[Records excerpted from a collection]
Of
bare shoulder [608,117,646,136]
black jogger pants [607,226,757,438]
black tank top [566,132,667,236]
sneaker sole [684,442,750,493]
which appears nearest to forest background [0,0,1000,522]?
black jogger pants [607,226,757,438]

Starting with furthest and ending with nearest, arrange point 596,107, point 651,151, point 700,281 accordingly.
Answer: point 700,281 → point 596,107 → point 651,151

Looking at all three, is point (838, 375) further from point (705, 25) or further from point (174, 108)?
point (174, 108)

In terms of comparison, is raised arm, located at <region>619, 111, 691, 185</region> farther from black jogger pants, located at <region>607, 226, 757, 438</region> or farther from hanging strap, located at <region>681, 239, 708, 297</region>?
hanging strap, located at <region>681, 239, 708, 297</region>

> [WRITTEN TASK] Give back, unchanged, every line from the one with "Starting with furthest" to the end of the entries above.

> [OUTPUT]
Starting with furthest and ending with nearest, arrange point 596,107, point 651,151, point 700,281 accordingly.
Answer: point 700,281 → point 596,107 → point 651,151

Looking at all three, is point (838, 375) further from point (705, 25) or further from point (174, 108)?
point (174, 108)

In terms of comparison, is raised arm, located at <region>619, 111, 691, 185</region> farther from black jogger pants, located at <region>607, 226, 757, 438</region> or farther from hanging strap, located at <region>681, 239, 708, 297</region>?
hanging strap, located at <region>681, 239, 708, 297</region>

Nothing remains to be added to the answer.